CONSIGNES À SUIVRE:
1: D’après le passage sur les élections, qu’est-ce que personne ne peut dire une fois l’élection terminée ?
2: Mettez à jour le passage sur les élections en remplaçant « candidats » par « prétendants ». Commencez aux mots « Sans doute on » et arrêtez-vous après « arriveront au pouvoir. ».

---------- PASSAGE DU TEXTE

Sans doute on trouve dans tous les collèges des candidats qui s’intitulent ou que l’on nomme progressistes, conservateurs, avancés, gouvernementaux ; mais il n’y a point de programme général auquel les uns et les autres se rallient. Dans chaque région, dans chaque province, dans chaque circonscription électorale, ces noms prennent une signification différente d’après les intérêts locaux qui veulent être défendus, ou d’après les opinions individuelles des candidats. Il en résulte que, l’élection terminée, nul ne peut dire quelle est la nuance qui dominera dans la chambre nouvelle, et quels sont les hommes qui arriveront au pouvoir.

--------------------
---------- DONNÉES AFFICHÉES

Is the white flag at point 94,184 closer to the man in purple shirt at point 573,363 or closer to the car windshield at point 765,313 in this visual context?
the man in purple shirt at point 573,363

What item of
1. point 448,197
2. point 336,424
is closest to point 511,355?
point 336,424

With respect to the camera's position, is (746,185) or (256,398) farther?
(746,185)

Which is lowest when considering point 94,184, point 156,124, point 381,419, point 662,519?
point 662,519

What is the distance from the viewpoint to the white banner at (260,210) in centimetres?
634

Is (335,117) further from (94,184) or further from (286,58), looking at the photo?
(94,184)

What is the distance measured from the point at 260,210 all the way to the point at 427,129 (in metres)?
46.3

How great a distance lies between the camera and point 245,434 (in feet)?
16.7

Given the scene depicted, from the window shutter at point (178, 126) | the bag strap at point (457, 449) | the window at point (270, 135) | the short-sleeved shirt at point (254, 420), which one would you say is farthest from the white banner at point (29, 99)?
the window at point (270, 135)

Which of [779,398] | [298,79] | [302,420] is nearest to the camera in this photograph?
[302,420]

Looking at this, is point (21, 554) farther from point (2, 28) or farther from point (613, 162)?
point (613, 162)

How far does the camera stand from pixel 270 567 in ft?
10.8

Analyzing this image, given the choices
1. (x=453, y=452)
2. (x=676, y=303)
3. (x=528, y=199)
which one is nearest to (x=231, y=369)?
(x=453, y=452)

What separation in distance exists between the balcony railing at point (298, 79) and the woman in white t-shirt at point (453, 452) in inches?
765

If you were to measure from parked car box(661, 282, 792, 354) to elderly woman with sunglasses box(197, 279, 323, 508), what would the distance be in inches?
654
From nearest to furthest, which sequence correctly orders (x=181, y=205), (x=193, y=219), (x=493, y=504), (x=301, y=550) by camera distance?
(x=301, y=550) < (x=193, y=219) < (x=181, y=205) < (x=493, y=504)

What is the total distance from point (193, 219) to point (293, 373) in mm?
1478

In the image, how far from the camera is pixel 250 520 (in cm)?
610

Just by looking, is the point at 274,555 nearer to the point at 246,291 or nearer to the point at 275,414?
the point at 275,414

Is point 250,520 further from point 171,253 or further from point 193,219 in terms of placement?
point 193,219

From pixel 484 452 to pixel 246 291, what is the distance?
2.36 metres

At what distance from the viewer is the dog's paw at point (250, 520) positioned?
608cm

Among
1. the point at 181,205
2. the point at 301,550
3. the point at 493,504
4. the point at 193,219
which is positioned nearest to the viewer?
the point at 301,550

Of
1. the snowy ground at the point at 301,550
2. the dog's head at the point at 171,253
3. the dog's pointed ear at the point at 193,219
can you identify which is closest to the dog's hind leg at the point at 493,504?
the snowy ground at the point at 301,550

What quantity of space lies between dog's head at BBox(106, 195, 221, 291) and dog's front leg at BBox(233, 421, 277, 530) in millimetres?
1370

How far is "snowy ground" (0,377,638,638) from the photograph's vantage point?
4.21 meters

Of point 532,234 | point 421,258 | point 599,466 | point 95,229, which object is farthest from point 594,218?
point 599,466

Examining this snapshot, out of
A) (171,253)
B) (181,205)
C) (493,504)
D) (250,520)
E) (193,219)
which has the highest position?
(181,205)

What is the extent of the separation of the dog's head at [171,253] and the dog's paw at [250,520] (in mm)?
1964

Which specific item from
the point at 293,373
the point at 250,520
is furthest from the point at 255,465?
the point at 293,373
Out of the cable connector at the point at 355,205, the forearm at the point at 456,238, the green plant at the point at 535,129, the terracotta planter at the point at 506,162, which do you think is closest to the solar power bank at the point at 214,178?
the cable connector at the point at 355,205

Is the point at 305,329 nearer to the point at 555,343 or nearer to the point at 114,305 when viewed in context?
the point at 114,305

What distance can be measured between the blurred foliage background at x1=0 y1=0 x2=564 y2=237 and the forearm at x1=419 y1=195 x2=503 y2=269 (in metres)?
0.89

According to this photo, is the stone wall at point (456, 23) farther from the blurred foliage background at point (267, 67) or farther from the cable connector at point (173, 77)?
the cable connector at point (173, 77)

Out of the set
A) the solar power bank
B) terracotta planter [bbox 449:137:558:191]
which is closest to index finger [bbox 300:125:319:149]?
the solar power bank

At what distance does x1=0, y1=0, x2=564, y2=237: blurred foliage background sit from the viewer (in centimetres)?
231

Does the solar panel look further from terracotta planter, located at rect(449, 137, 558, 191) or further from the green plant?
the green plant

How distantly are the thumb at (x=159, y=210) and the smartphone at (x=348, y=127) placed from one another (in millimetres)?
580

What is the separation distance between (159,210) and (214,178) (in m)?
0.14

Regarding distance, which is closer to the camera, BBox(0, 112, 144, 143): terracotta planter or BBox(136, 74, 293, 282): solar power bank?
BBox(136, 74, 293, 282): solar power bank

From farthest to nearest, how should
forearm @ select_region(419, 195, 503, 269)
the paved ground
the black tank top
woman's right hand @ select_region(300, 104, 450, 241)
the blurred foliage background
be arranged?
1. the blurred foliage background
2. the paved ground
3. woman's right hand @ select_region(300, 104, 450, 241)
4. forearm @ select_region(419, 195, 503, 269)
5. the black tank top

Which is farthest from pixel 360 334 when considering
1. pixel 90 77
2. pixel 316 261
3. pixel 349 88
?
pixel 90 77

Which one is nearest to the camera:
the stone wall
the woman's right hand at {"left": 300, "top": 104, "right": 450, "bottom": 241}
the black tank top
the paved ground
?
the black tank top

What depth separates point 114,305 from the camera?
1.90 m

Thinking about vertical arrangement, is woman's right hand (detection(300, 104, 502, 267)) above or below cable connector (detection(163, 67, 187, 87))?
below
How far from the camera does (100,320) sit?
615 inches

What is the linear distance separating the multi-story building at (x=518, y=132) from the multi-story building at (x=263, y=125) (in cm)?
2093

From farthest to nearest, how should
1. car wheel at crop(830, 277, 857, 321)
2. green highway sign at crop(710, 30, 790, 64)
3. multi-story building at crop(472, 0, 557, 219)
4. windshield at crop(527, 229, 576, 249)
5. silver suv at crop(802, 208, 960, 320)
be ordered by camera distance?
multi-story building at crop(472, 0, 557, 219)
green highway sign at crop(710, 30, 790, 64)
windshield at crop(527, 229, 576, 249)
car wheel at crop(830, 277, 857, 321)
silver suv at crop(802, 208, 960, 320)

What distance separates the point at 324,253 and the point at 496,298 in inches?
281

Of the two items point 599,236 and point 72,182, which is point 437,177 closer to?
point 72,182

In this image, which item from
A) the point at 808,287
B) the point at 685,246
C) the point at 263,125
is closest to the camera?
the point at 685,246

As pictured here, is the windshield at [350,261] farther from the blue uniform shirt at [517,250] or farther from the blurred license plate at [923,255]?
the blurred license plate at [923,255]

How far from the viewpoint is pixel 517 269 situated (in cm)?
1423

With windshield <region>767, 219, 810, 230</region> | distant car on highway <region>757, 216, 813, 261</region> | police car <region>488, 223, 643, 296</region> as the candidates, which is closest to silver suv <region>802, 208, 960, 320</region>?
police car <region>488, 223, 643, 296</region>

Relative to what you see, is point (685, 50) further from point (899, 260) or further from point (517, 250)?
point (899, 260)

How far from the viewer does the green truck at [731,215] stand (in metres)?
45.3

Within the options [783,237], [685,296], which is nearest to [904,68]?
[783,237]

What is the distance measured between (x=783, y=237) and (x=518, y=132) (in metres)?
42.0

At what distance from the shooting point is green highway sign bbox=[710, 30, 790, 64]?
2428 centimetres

--------------------

RÉSULTATS OBTENUS:
1: Nul ne peut dire quelle nuance dominera dans la chambre nouvelle, ni quels hommes arriveront au pouvoir.

2:
Sans doute on trouve dans tous les collèges des prétendants qui s’intitulent ou que l’on nomme progressistes, conservateurs, avancés, gouvernementaux ; mais il n’y a point de programme général auquel les uns et les autres se rallient. Dans chaque région, dans chaque province, dans chaque circonscription électorale, ces noms prennent une signification différente d’après les intérêts locaux qui veulent être défendus, ou d’après les opinions individuelles des prétendants. Il en résulte que, l’élection terminée, nul ne peut dire quelle est la nuance qui dominera dans la chambre nouvelle, et quels sont les hommes qui arriveront au pouvoir.